5thOctober2012

My friend Sean's really got me down today, he sent me a text this morning directly telling me that he wants to "leave and forget our friendship", at first I thought he was joking around and he had something funny to say afterwards, but he continued this on with how he doesn't care if I won't allow him to or not, and how it was easier when he never knew anyone around this area as he has only been here for a few years. From then I realised this was pretty serious, I took the smart idea of not replying to him as I'd let my emotions get the better of him. He considered me as a best friend, but how he can say something like that, I have no clue. He followed that up with "sorry, love you", but truly I think that even if you love someone as a friend, there's no way in fuck that you'd be able to simply cut the person off like that. Of course I was upset, but mainly I felt anger and just wanted to beat the shit out of something, sadly by then I was already on my way to college, which I guess is quite likely because if not then I would have made my way back home. I haven't replied to Sean since, but since the morning texts he has apologised and told me that me didn't mean any of it. I'm going to really struggle with trusting him now, he did the exact same thing to his ex best friend simply because she's dating a guy he didn't like. Sean has now told me that he's pretending to be friends with her, but truly doesn't care one bit about her. If he can say that about her after knowing her for many years and being best friends with her for many years, how the fuck is there any chance whatsoever that he's not going to do the exact same thing?!
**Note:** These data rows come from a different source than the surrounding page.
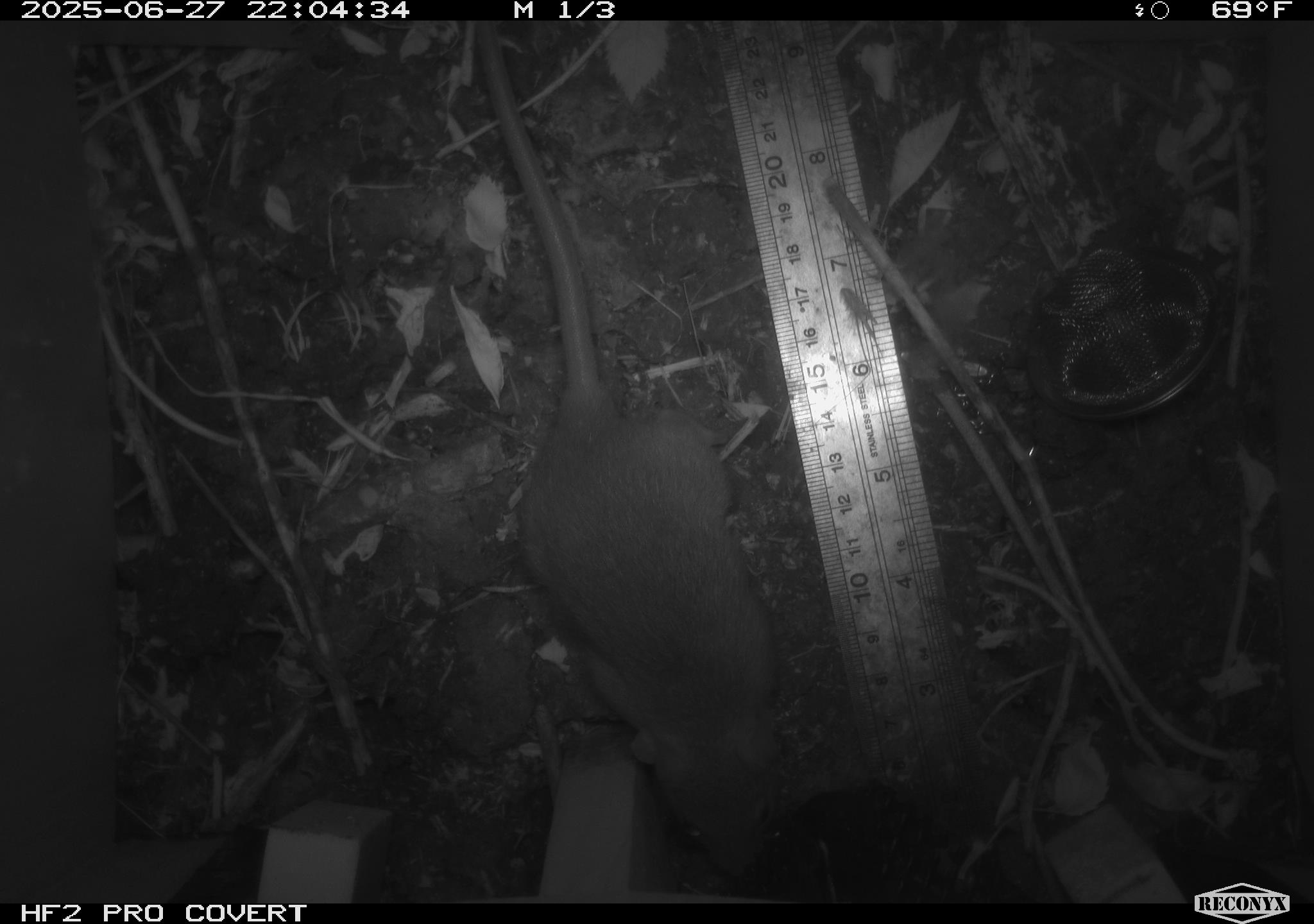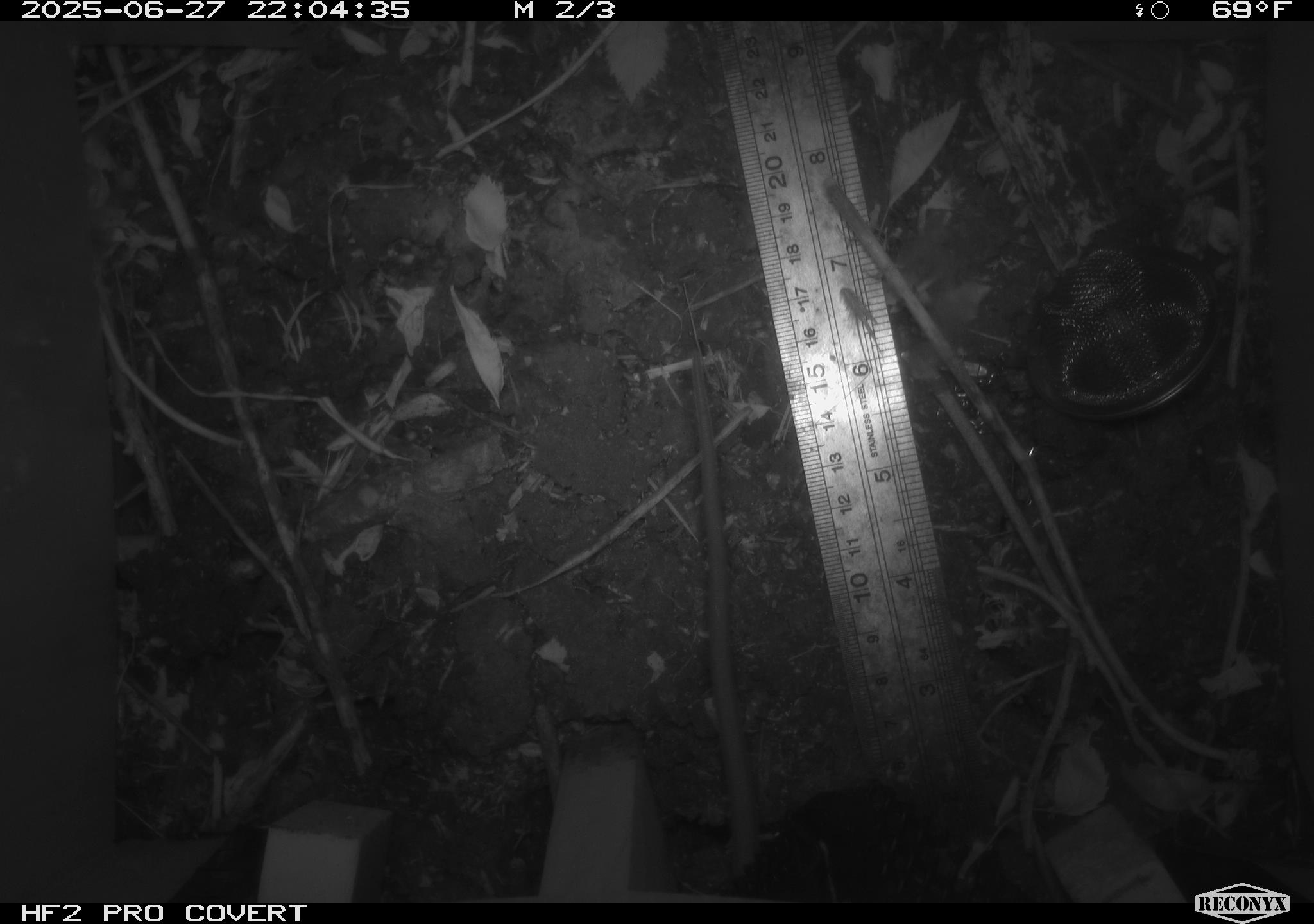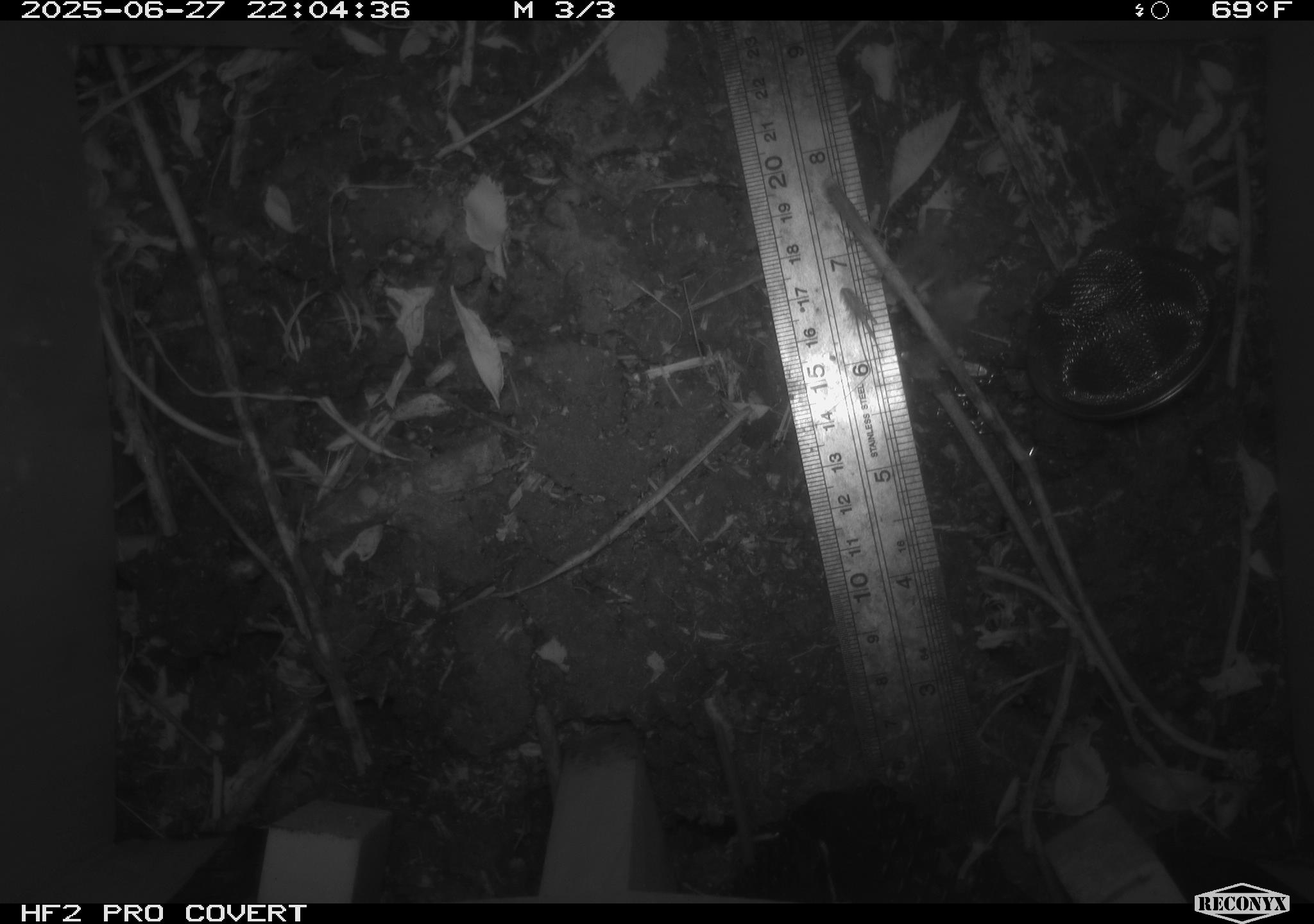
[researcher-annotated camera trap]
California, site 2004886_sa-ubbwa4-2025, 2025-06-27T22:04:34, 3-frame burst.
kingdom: Animalia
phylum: Chordata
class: Mammalia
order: Rodentia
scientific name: Rodentia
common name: rodent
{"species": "rodent (Rodentia)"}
Sean and my dad talk a reasonable amount and see each other as friends too, they were talking earlier on the phone simply for my dad to congratulate him on passing his test [today], but the topic of problems with Sean  and me came up and now my dad's trying to get involved which I don't appreciate at all. Dad mentioned something about it somehow relating to my best friend Lean and another friend of mine called Peacock, one that I haven't talked to for a while as he's back with an ex that all of his friends hate, which is a very reasonable thing. Anyway, I haven't talked to him in a very long while as his girlfriend tends to kick off at stupid things, for example me even saying hello to Peacock would make her have a huge go at Adam, so I just haven't bothered, to save arguments from them.
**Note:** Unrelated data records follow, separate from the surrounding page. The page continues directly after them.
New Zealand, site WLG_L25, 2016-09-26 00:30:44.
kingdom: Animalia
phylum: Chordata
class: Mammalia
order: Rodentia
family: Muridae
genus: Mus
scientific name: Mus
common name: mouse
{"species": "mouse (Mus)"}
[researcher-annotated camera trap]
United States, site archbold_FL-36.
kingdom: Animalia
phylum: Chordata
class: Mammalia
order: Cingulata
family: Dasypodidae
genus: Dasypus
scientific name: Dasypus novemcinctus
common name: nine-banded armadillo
I don't know how I feel about my situation about Sean, and I don't know how I should feel either. I would phone Alex as just talking at him about situations make me feel better, but unfortunately for me, he is at a gig tonight so wouldn't be able to pick up for a good while, and even then he would be with friends and even possibly high because he's a disgusting drug user.
Ehh, we all knew thing's couldn't stay on a good note for long, just hopefully things will change again soon. I cannot handle sadness, especially while I've got uni work to focus on.